§ Activity: Your copy of the listing should be exact and should contain no pictures.

§ Source material:

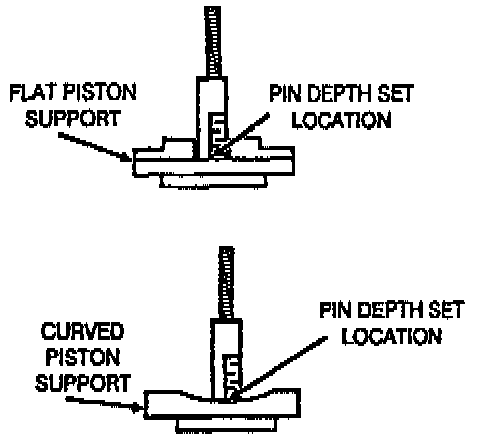 FLAT PISTON SUPPORT

PIN DEPTH SET LOCATION

CURVED PISTON SUPPORT

PIN DEPTH SET LOCATION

§ Result for this task:
 FLAT PISTON SUPPORT

PIN DEPTH SET LOCATION

CURVED PISTON SUPPORT

PIN DEPTH SET LOCATION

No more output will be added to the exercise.